_Source extract_
# נאבד



## Isidore Demsky

Could anyone tell me if נאבד masculine, feminine, or neuter?


----------



## Egmont

Masculine. The feminine would be נאבדה. Hebrew has no neuter gender.


----------



## origumi

Again, word with no context is misleading. There are two ways to read נאבד, one of them is masculine indeed, the other is both masculine and feminine.


----------



## Isidore Demsky

origumi said:


> Again, word with no context is misleading. There are two ways to read נאבד, one of them is masculine indeed, the other is both masculine and feminine.



What do you mean "There are two ways to read נאבד"?

And in what context would it be both masculine and feminine?


----------



## arielipi

whats not understood by "two ways"? just like "read", there are words that can be read in more than one way.

ne'abed (we will lose) is first person plural, therefore can be both masculine and feminine.


----------



## origumi

Isidore Demsky said:


> What do you mean "There are two ways to read נאבד"?
> 
> And in what context would it be both masculine and feminine?


As there are no vowels in Hebrew, short words often have several readings, with similar or unrelated meanings. Even when there's one reading, the meaning may change according to context.

You can see that Egmont had one word in mind (ne-e-vad, he got lost), arielipi mentioned another (ne-a-bbed, we will lose), and there's more (e.g. no-vad, we will get lost), etc.


----------



## arielipi

origumi said:


> As there are no vowels in Hebrew, short words often have several readings, with similar or unrelated meanings. Even when there's one reading, the meaning may change according to context.
> 
> As you can see, Egmont had in mind one word (ne-e-vad, he got lost), arielipi mentioned another (ne-a-bbed, we will lose), there's more (e.g. no-vad, we will get lost), etc.



neevad isnt a word. what you mean is אבד. if at all, it shouldve been neebad.


----------



## origumi

arielipi said:


> neevad isnt a word. what you mean is אבד. if at all, it shouldve been neebad.


See morfix: http://www.morfix.co.il/נאבד.

_Given entries_
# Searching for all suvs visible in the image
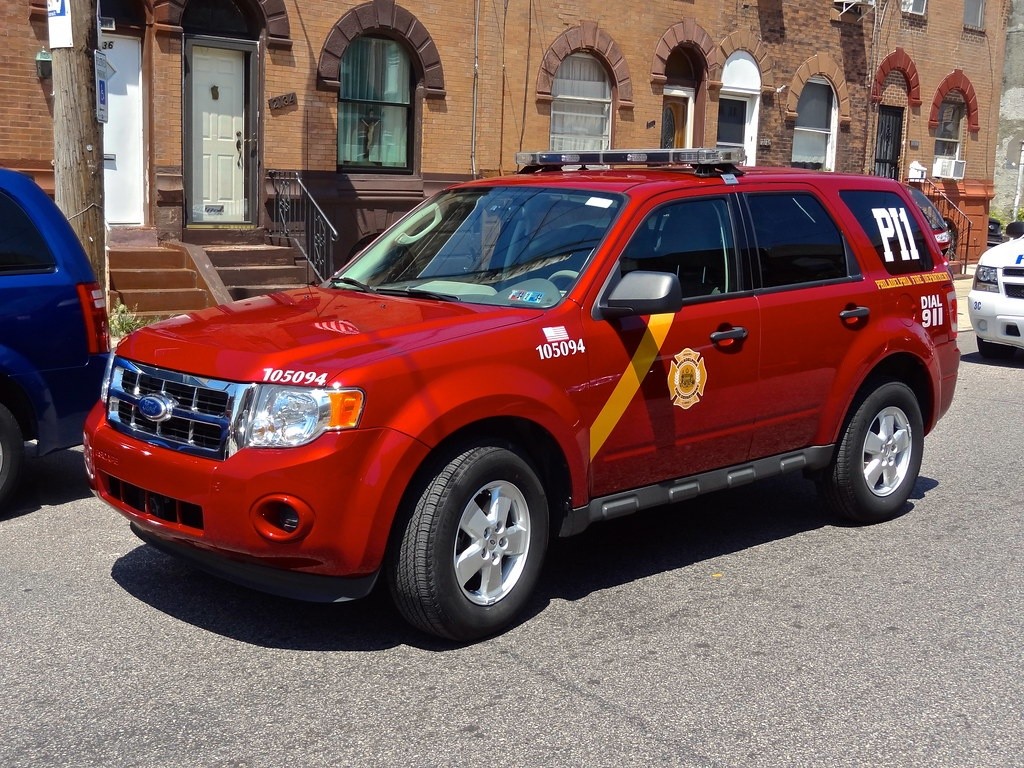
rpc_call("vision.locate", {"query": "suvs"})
[80,144,961,652]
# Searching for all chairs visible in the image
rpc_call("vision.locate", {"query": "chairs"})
[513,200,648,296]
[658,213,733,296]
[744,210,846,289]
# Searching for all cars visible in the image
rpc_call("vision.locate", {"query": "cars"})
[1,167,111,504]
[965,221,1024,356]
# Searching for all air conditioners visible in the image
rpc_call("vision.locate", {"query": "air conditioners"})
[933,158,966,180]
[900,0,927,15]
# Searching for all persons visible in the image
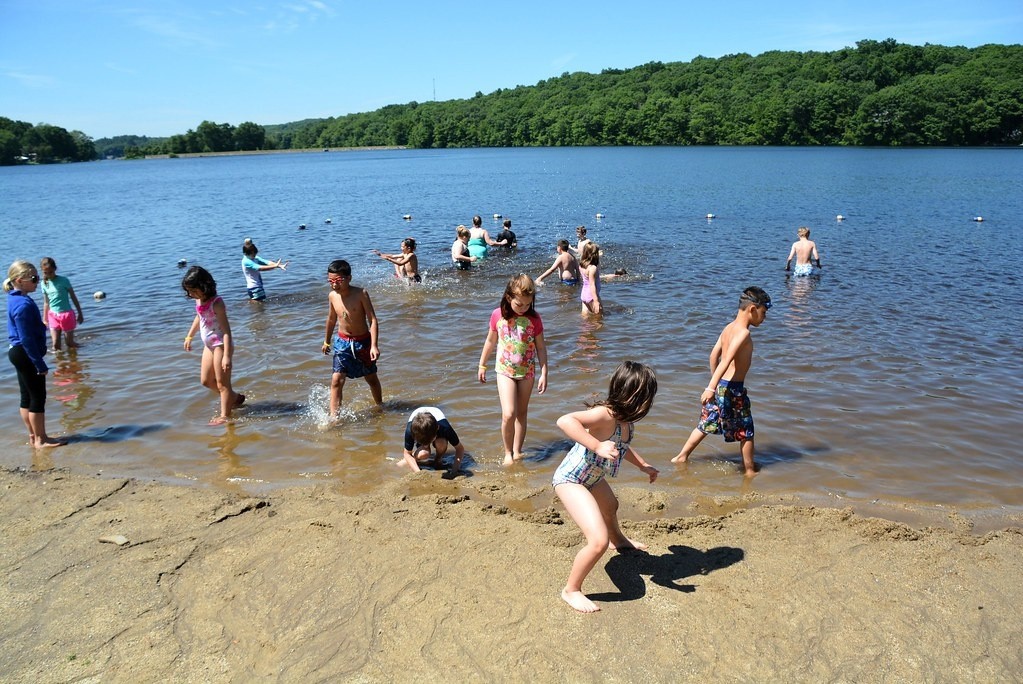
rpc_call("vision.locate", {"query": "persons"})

_Problems to work on_
- A) Please summarize the thread about נאבד in two sentences.
- B) Locate each line of the records that contains the string "query", and copy those lines.

_Written answers_
- A) A user asks whether נאבד is masculine, feminine, or neuter, and one reply says it is masculine, that the feminine is נאבדה, and that Hebrew has no neuter gender. Others point out that Hebrew has no vowels, so the word has several readings, including "we will lose," which is first person plural and so both masculine and feminine, though one participant disputes that "neevad" is a word.

- B)
rpc_call("vision.locate", {"query": "suvs"})
rpc_call("vision.locate", {"query": "chairs"})
rpc_call("vision.locate", {"query": "cars"})
rpc_call("vision.locate", {"query": "air conditioners"})
rpc_call("vision.locate", {"query": "persons"})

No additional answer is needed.